What the exercise asks:
Please quote the US economic outlook below in full, word for word.

Date: March 13, 2019

Fading domestic headwinds will keep growth above trend

New GDP data show that after growing at a nearly four percent pace during the middle of 2018, growth slowed in the final quarter of the year to 2.6 percent. Still this figure is well above the US economy’s long-term two-percent trend. During 2019, expect growth to slow further, as effects from fiscal stimulus measures wane, but to remain above its trend through the end of the year.

Consumer spending is buoyed by a tight labor market which is driving more rapid wage gains. Businesses face a shrinking pool of available workers that could slow growth further during the year unless past investments have raised labor productivity, which recent data provide modest signals to support. A shift in Federal Reserve policy towards looser monetary policy should keep business confidence and investment sufficiently solid throughout 2019.

[Extracted data]

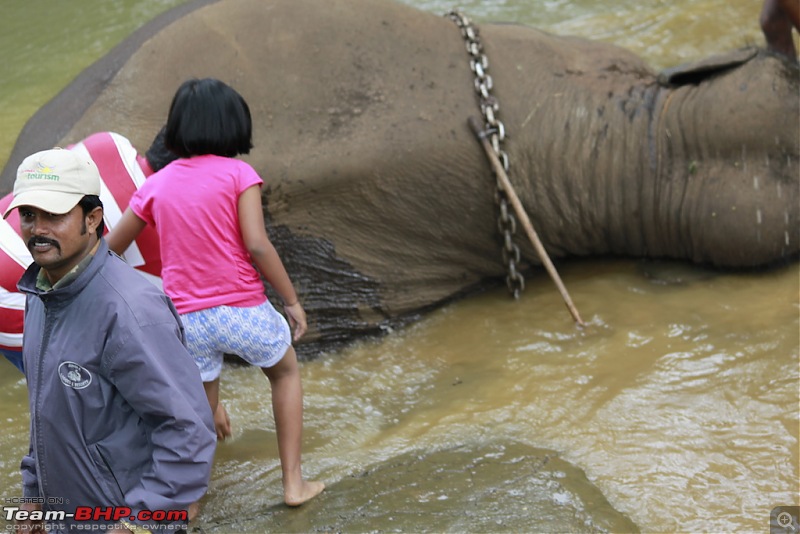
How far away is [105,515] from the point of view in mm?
2291

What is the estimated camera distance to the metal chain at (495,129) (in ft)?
14.9

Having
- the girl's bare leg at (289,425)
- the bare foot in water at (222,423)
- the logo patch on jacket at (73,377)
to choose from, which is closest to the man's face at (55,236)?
the logo patch on jacket at (73,377)

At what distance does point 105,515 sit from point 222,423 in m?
1.38

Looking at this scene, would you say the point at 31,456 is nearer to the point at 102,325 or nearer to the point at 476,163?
the point at 102,325

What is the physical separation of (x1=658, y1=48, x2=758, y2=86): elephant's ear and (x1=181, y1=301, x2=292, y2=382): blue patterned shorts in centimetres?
261

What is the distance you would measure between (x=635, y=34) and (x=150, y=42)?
407cm

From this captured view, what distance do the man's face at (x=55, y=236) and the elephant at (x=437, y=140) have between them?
1974 millimetres

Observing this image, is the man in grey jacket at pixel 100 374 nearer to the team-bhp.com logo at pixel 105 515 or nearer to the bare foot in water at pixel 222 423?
the team-bhp.com logo at pixel 105 515

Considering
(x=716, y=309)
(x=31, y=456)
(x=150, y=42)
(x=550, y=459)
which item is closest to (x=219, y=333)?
(x=31, y=456)

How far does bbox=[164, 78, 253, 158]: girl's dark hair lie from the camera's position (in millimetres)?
2984

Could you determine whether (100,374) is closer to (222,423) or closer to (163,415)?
(163,415)

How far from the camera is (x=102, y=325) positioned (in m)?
2.19

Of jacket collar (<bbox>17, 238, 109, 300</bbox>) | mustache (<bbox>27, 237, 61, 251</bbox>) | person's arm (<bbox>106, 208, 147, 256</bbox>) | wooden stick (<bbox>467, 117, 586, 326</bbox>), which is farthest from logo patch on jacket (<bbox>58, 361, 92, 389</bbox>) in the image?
wooden stick (<bbox>467, 117, 586, 326</bbox>)

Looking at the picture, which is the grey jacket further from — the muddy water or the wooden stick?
the wooden stick
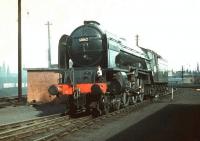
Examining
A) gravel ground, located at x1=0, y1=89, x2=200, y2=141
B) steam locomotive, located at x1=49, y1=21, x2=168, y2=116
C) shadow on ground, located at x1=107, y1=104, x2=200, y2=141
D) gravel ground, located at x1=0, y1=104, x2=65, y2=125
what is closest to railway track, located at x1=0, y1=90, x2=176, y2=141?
gravel ground, located at x1=0, y1=89, x2=200, y2=141

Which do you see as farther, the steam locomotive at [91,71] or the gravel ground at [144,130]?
the steam locomotive at [91,71]

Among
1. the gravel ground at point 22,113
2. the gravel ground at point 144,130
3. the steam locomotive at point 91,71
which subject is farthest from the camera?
the gravel ground at point 22,113

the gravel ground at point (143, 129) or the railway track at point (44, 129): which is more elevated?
the railway track at point (44, 129)

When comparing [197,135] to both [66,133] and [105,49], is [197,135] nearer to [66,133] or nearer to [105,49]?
[66,133]

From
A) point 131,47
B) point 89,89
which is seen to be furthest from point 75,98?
point 131,47

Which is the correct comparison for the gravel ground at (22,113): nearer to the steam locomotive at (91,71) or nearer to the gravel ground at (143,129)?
the gravel ground at (143,129)

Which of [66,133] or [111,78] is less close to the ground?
[111,78]

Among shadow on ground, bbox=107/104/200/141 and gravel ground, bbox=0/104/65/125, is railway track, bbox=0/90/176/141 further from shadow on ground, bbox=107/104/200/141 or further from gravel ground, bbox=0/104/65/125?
gravel ground, bbox=0/104/65/125

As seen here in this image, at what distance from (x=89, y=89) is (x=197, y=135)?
568cm

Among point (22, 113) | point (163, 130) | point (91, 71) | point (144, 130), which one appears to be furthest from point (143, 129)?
point (22, 113)

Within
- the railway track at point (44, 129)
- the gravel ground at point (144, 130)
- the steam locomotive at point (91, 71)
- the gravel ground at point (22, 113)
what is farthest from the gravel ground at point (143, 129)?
the steam locomotive at point (91, 71)

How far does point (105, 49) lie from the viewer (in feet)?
Result: 54.4

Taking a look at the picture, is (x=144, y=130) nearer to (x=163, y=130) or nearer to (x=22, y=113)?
(x=163, y=130)

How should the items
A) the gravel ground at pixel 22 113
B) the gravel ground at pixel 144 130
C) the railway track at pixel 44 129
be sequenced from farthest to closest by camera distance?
the gravel ground at pixel 22 113 → the gravel ground at pixel 144 130 → the railway track at pixel 44 129
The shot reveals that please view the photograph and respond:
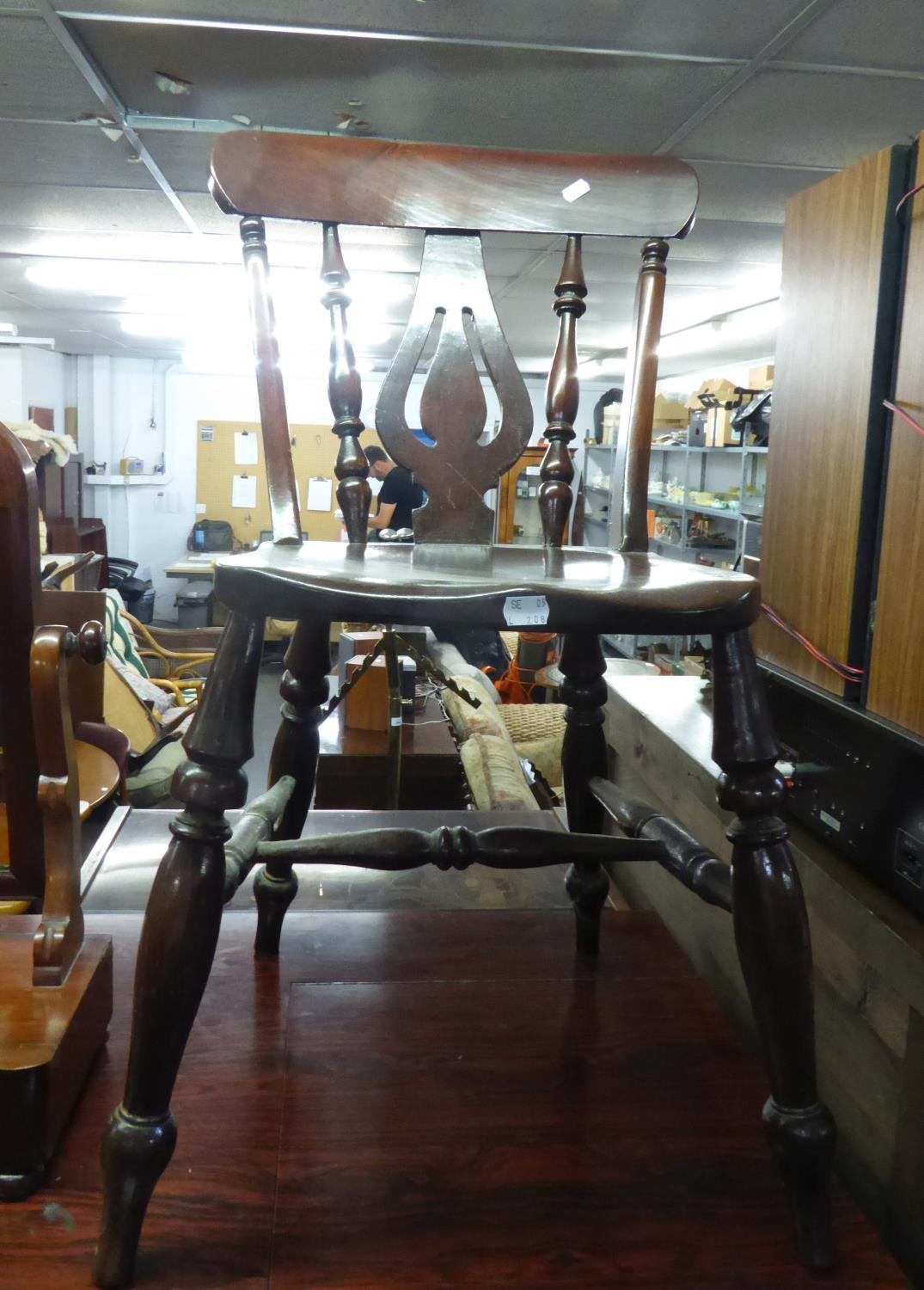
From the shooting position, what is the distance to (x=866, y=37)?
1781mm

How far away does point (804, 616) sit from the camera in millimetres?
934

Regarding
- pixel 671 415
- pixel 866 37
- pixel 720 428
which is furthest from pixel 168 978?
pixel 671 415

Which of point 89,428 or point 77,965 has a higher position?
point 89,428

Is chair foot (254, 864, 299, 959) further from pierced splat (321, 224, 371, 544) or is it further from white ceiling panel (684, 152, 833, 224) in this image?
A: white ceiling panel (684, 152, 833, 224)

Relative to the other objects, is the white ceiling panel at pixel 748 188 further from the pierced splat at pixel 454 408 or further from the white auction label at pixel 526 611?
the white auction label at pixel 526 611

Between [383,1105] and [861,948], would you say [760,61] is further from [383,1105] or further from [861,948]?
[383,1105]

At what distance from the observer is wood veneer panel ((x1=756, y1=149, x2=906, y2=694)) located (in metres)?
0.82

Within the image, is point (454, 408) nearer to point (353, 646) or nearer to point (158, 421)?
point (353, 646)

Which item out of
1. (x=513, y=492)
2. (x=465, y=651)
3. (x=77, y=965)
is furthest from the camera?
(x=513, y=492)

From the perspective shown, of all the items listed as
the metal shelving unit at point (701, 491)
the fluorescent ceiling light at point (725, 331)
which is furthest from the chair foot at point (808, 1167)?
the fluorescent ceiling light at point (725, 331)

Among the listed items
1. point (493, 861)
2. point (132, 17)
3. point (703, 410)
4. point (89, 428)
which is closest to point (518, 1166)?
point (493, 861)

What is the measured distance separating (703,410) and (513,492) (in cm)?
230

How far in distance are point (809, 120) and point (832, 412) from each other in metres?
1.67

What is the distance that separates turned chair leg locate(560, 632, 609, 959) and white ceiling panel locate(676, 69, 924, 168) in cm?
156
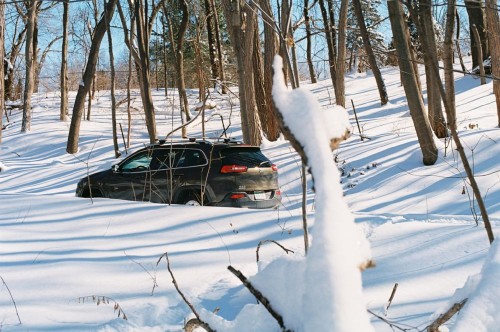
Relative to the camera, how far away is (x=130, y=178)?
8.89 meters

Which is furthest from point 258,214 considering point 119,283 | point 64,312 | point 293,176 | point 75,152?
point 75,152

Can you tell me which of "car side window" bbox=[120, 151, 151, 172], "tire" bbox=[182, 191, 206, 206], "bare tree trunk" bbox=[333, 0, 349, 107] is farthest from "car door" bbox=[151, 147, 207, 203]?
"bare tree trunk" bbox=[333, 0, 349, 107]

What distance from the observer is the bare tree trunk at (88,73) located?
55.7ft

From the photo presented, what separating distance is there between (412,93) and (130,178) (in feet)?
18.5

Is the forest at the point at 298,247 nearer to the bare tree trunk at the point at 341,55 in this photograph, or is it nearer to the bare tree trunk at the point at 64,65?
the bare tree trunk at the point at 341,55

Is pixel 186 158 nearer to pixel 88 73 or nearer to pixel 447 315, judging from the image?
pixel 447 315

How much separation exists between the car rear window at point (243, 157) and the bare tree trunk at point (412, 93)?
3.55m

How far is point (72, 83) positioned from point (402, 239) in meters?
45.7

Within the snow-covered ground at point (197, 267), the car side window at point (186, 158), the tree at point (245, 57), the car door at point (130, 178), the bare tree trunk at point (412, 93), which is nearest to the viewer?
the snow-covered ground at point (197, 267)

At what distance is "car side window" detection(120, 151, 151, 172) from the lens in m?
9.05

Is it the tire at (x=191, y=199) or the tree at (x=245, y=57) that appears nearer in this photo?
the tire at (x=191, y=199)

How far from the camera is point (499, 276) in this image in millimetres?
1395

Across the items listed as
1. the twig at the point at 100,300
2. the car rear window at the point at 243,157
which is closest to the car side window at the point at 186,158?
the car rear window at the point at 243,157

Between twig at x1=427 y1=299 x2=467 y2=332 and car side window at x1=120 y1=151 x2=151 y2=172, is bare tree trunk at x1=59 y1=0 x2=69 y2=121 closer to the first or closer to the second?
car side window at x1=120 y1=151 x2=151 y2=172
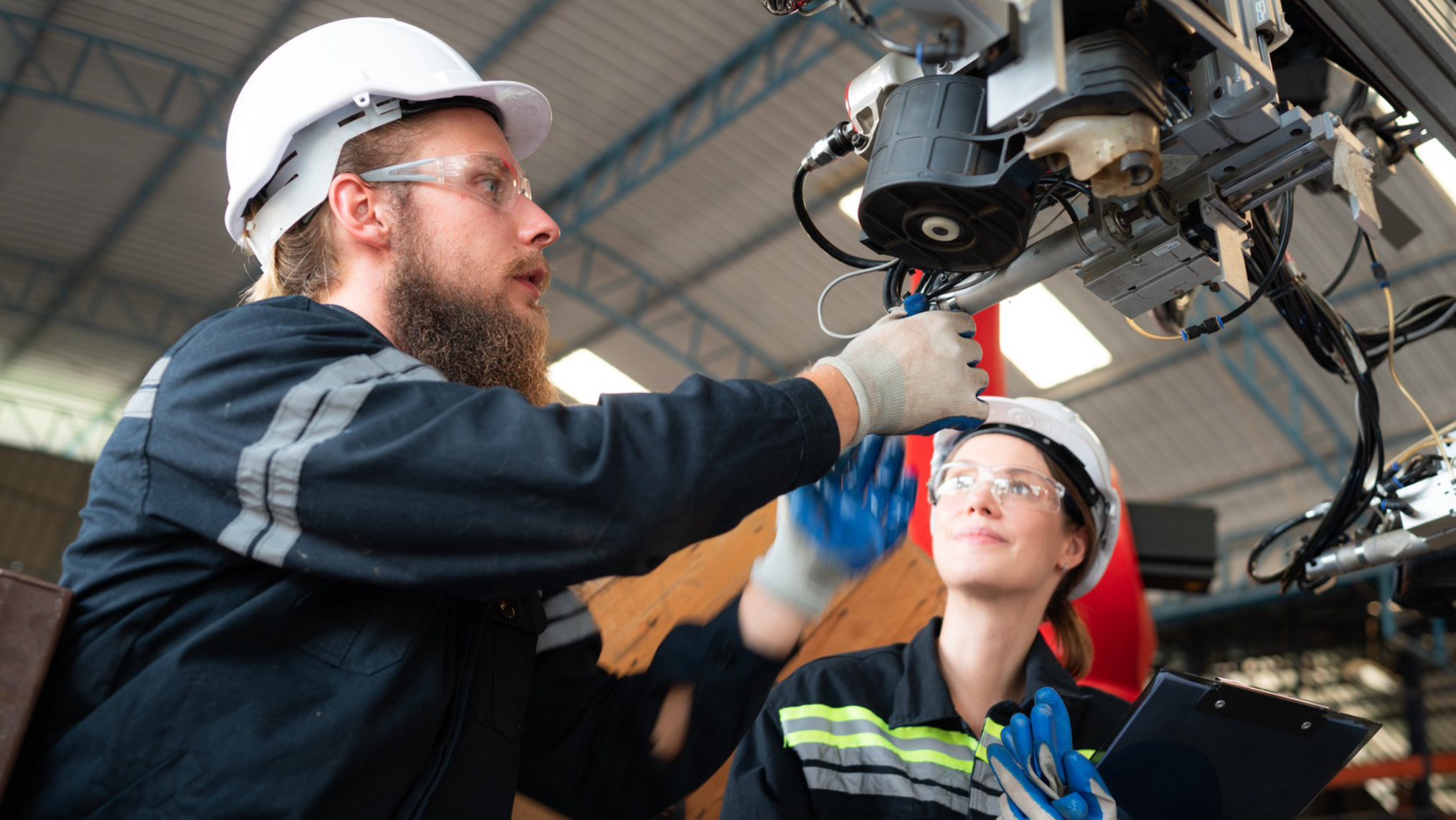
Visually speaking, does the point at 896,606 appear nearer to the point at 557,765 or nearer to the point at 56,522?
the point at 557,765

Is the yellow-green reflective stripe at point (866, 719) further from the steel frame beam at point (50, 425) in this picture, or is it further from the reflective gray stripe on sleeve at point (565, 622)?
the steel frame beam at point (50, 425)

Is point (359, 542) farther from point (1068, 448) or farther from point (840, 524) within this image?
point (1068, 448)

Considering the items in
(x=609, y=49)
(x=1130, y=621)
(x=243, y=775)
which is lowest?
(x=609, y=49)

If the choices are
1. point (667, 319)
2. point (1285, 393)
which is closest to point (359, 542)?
point (667, 319)

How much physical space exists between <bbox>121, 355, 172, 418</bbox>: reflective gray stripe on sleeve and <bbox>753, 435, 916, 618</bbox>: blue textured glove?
837mm

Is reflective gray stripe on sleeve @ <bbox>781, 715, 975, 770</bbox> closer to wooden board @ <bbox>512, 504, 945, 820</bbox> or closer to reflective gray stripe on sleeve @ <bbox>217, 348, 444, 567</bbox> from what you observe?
wooden board @ <bbox>512, 504, 945, 820</bbox>

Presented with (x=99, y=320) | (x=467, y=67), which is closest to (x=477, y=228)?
(x=467, y=67)

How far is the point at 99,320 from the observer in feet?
53.2

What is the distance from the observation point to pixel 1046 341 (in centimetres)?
1280

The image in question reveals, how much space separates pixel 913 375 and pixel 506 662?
69 cm

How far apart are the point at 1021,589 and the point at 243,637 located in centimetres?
174

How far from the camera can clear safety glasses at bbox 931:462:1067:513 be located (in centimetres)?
263

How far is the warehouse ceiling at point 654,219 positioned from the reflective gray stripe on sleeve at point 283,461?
26.5 ft

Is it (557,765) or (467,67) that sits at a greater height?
(467,67)
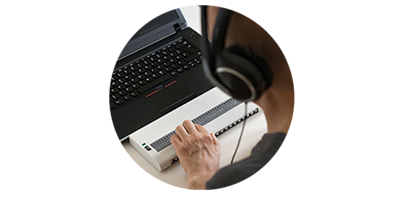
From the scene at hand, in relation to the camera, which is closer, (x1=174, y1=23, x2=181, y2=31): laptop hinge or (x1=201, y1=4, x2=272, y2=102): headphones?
(x1=201, y1=4, x2=272, y2=102): headphones

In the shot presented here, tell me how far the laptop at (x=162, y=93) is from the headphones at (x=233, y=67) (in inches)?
1.6

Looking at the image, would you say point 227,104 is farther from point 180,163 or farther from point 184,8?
point 184,8

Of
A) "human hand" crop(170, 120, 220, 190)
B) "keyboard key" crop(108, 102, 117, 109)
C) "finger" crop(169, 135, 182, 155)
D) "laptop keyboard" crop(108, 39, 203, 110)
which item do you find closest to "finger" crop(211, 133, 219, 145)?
"human hand" crop(170, 120, 220, 190)

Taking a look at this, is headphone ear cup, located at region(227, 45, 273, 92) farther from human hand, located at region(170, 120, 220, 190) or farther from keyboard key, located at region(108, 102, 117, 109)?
keyboard key, located at region(108, 102, 117, 109)

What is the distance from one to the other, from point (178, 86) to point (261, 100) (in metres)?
0.30

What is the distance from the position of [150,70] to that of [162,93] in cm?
10

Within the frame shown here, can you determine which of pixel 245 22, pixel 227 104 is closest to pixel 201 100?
pixel 227 104

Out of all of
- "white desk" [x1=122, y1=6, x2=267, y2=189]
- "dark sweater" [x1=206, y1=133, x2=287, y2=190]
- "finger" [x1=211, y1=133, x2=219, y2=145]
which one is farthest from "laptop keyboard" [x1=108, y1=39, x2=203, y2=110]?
"dark sweater" [x1=206, y1=133, x2=287, y2=190]

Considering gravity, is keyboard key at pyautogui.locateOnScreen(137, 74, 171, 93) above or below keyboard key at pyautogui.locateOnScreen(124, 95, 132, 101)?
above

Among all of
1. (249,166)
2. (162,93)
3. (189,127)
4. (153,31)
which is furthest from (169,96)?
(249,166)

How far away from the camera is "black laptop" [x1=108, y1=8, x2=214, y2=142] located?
135cm

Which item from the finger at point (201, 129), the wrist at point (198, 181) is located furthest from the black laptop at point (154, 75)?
the wrist at point (198, 181)

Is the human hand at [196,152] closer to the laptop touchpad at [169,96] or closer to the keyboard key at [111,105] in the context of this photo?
the laptop touchpad at [169,96]

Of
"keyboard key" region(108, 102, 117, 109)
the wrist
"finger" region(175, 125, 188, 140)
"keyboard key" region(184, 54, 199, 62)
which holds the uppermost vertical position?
"keyboard key" region(184, 54, 199, 62)
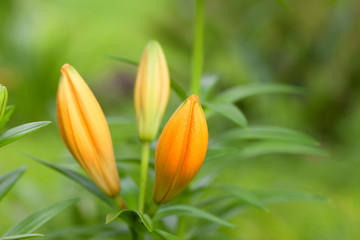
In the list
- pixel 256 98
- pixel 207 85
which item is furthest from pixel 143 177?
pixel 256 98

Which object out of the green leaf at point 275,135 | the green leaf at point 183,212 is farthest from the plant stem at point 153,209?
the green leaf at point 275,135

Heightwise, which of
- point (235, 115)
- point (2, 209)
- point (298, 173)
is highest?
point (298, 173)

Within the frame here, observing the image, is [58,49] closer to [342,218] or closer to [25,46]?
[25,46]

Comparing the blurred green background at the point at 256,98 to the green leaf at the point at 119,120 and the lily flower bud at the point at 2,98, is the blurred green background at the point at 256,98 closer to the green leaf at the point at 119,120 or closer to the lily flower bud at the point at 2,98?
the green leaf at the point at 119,120

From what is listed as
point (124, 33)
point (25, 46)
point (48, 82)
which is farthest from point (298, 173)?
point (124, 33)

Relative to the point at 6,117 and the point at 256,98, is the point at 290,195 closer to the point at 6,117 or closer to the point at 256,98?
the point at 6,117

Answer to the task:
Date: March 13, 2019

Fading domestic headwinds will keep growth above trend

New GDP data show that after growing at a nearly four percent pace during the middle of 2018, growth slowed in the final quarter of the year to 2.6 percent. Still this figure is well above the US economy’s long-term two-percent trend. During 2019, expect growth to slow further, as effects from fiscal stimulus measures wane, but to remain above its trend through the end of the year.

Consumer spending is buoyed by a tight labor market which is driving more rapid wage gains. Businesses face a shrinking pool of available workers that could slow growth further during the year unless past investments have raised labor productivity, which recent data provide modest signals to support. A shift in Federal Reserve policy towards looser monetary policy should keep business confidence and investment sufficiently solid throughout 2019.